Listed records:

[Start]

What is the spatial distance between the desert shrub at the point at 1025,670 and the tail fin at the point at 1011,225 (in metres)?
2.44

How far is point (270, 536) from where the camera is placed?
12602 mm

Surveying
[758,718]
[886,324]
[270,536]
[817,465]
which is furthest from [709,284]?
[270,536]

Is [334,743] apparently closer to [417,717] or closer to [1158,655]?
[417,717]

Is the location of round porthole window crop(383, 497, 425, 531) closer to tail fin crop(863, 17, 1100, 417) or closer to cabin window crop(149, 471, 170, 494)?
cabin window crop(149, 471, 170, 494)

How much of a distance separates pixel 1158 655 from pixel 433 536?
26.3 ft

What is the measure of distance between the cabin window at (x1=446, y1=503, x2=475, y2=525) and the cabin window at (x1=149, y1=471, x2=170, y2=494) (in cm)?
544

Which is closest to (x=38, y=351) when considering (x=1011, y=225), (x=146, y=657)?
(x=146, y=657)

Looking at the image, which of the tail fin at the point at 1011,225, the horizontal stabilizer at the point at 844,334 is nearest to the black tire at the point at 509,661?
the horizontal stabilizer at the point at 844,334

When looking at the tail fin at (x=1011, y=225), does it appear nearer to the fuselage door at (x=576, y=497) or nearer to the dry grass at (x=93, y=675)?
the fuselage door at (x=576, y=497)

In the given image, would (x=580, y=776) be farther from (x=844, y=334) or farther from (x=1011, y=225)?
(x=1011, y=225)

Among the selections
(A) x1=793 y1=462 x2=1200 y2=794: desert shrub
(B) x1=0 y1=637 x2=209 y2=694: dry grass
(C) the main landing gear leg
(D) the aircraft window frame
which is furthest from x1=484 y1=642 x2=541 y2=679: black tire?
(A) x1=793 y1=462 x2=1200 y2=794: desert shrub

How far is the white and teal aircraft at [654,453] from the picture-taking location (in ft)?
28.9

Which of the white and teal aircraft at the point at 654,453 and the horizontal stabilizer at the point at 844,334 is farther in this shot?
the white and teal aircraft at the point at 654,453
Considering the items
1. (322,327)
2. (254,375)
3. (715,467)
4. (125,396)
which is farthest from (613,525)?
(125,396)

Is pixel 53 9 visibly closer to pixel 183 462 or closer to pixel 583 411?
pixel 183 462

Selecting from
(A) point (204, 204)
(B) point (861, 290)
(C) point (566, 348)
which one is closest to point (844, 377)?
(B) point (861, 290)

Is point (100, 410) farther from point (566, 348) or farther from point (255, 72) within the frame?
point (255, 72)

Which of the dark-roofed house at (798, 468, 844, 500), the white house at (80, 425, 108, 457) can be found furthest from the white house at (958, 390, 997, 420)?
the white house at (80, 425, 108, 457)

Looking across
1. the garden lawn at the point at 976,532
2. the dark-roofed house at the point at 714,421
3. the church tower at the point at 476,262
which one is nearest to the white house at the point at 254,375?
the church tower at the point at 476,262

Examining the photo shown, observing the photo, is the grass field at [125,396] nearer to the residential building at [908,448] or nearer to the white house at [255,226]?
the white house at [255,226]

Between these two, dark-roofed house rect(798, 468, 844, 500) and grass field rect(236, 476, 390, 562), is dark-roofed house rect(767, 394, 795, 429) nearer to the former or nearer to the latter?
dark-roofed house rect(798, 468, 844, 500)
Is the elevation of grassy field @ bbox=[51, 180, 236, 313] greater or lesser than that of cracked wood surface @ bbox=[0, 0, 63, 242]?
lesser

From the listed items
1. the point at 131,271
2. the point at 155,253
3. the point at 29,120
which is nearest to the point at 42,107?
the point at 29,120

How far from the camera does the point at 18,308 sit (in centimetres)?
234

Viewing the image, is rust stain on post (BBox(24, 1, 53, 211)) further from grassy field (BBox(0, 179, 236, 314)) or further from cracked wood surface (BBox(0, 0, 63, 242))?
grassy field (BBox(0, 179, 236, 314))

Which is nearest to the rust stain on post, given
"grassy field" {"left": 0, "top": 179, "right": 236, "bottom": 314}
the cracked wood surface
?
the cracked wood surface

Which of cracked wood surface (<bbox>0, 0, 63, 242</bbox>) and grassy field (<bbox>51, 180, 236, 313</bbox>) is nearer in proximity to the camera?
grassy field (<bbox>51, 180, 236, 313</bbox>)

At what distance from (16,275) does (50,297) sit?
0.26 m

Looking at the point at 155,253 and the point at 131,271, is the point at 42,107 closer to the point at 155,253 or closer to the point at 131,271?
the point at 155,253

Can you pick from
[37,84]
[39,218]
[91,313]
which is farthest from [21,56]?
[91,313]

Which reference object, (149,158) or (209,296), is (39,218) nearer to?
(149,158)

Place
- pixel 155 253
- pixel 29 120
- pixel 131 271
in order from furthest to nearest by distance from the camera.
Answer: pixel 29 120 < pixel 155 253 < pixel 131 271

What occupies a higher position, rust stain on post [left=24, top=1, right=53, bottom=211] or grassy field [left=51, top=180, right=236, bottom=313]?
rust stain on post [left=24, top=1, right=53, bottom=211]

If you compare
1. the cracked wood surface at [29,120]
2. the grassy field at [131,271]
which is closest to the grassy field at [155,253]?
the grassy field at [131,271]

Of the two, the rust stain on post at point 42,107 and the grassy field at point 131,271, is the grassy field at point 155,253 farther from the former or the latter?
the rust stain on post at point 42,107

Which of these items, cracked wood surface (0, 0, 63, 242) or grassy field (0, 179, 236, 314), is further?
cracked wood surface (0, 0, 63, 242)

[End]

Your goal: Print all the items above again, word for word.

Solution for this problem:
What is the spatial distance between the desert shrub at the point at 1025,670 and the tail fin at the point at 1011,225 (in metres)?
2.44

How far is point (270, 536) from where the camera is placed?
12602 mm

Surveying
[758,718]
[886,324]
[270,536]
[817,465]
which is furthest from [709,284]?
[270,536]

Is [334,743] apparently closer to [417,717] or closer to [1158,655]?
[417,717]

Is the location of round porthole window crop(383, 497, 425, 531) closer to tail fin crop(863, 17, 1100, 417) or closer to cabin window crop(149, 471, 170, 494)?
cabin window crop(149, 471, 170, 494)

How much of a distance separates pixel 1158 655 from pixel 433 536?
26.3 ft

What is the measure of distance between the cabin window at (x1=446, y1=503, x2=475, y2=525) and the cabin window at (x1=149, y1=471, x2=170, y2=494) (in cm)?
544

Which is closest to (x=38, y=351) when considering (x=1011, y=225), (x=146, y=657)?
(x=146, y=657)

Looking at the image, which of the tail fin at the point at 1011,225, the horizontal stabilizer at the point at 844,334 is nearest to the black tire at the point at 509,661?
the horizontal stabilizer at the point at 844,334

When looking at the tail fin at (x=1011, y=225), does it appear nearer to the fuselage door at (x=576, y=497) or nearer to the dry grass at (x=93, y=675)?
the fuselage door at (x=576, y=497)

In the given image, would (x=580, y=776) be farther from (x=844, y=334) or farther from (x=1011, y=225)?
(x=1011, y=225)

Among the selections
(A) x1=793 y1=462 x2=1200 y2=794: desert shrub
(B) x1=0 y1=637 x2=209 y2=694: dry grass
(C) the main landing gear leg
(D) the aircraft window frame
which is furthest from x1=484 y1=642 x2=541 y2=679: black tire?
(A) x1=793 y1=462 x2=1200 y2=794: desert shrub

How far is the white and teal aircraft at [654,453] from the picture-taking location (in ft)?
28.9

Which of the white and teal aircraft at the point at 654,453 and the horizontal stabilizer at the point at 844,334 is farther in this shot?
the white and teal aircraft at the point at 654,453
Considering the items
1. (322,327)
2. (254,375)
3. (715,467)
4. (125,396)
which is farthest from (613,525)?
(125,396)

Is pixel 53 9 visibly closer to pixel 183 462 or closer to pixel 583 411?
pixel 183 462

Selecting from
(A) point (204, 204)
(B) point (861, 290)
(C) point (566, 348)
which one is closest to point (844, 377)?
(B) point (861, 290)

Is point (100, 410) farther from point (566, 348) or farther from point (255, 72) within the frame?
point (255, 72)

Which of the dark-roofed house at (798, 468, 844, 500), the white house at (80, 425, 108, 457) can be found furthest from the white house at (958, 390, 997, 420)?
the white house at (80, 425, 108, 457)

Looking across
1. the garden lawn at the point at 976,532
2. the dark-roofed house at the point at 714,421
3. the church tower at the point at 476,262
which one is nearest to the white house at the point at 254,375?
the church tower at the point at 476,262

Examining the photo shown, observing the photo, is the grass field at [125,396] nearer to the residential building at [908,448] or nearer to the white house at [255,226]?
the white house at [255,226]

Between these two, dark-roofed house rect(798, 468, 844, 500) and grass field rect(236, 476, 390, 562), is dark-roofed house rect(767, 394, 795, 429) nearer to the former or nearer to the latter?
dark-roofed house rect(798, 468, 844, 500)
Is the elevation of grassy field @ bbox=[51, 180, 236, 313] greater or lesser than that of cracked wood surface @ bbox=[0, 0, 63, 242]?
lesser

From the listed items
1. the point at 131,271
2. the point at 155,253
3. the point at 29,120
which is nearest to the point at 42,107?
the point at 29,120

How far from the camera does the point at 18,308 sit (in centimetres)?
234

Viewing the image, is rust stain on post (BBox(24, 1, 53, 211)) further from grassy field (BBox(0, 179, 236, 314)) or further from cracked wood surface (BBox(0, 0, 63, 242))?
grassy field (BBox(0, 179, 236, 314))

Which is nearest to the rust stain on post, given
"grassy field" {"left": 0, "top": 179, "right": 236, "bottom": 314}
the cracked wood surface
?
the cracked wood surface

Which of cracked wood surface (<bbox>0, 0, 63, 242</bbox>) and grassy field (<bbox>51, 180, 236, 313</bbox>) is nearer in proximity to the camera?
grassy field (<bbox>51, 180, 236, 313</bbox>)

At what distance from (16,275) does (50,297) sit?
0.26 m

Looking at the point at 155,253 and the point at 131,271, is the point at 42,107 closer to the point at 155,253 or closer to the point at 131,271?
the point at 155,253

Can you pick from
[37,84]
[39,218]
[91,313]
which is farthest from [21,56]?
[91,313]

Which reference object, (149,158) or (209,296), is (39,218) nearer to?
(149,158)

Place
- pixel 155 253
- pixel 29 120
- pixel 131 271
in order from furthest to nearest by distance from the camera.
Answer: pixel 29 120 < pixel 155 253 < pixel 131 271

What occupies a higher position, rust stain on post [left=24, top=1, right=53, bottom=211] or grassy field [left=51, top=180, right=236, bottom=313]?
rust stain on post [left=24, top=1, right=53, bottom=211]

If you compare
1. the cracked wood surface at [29,120]
2. the grassy field at [131,271]
which is closest to the grassy field at [155,253]?
the grassy field at [131,271]

Of the two, the rust stain on post at point 42,107 and the grassy field at point 131,271, is the grassy field at point 155,253 farther from the former or the latter?
the rust stain on post at point 42,107

Which of these items, cracked wood surface (0, 0, 63, 242) or grassy field (0, 179, 236, 314), is further?
cracked wood surface (0, 0, 63, 242)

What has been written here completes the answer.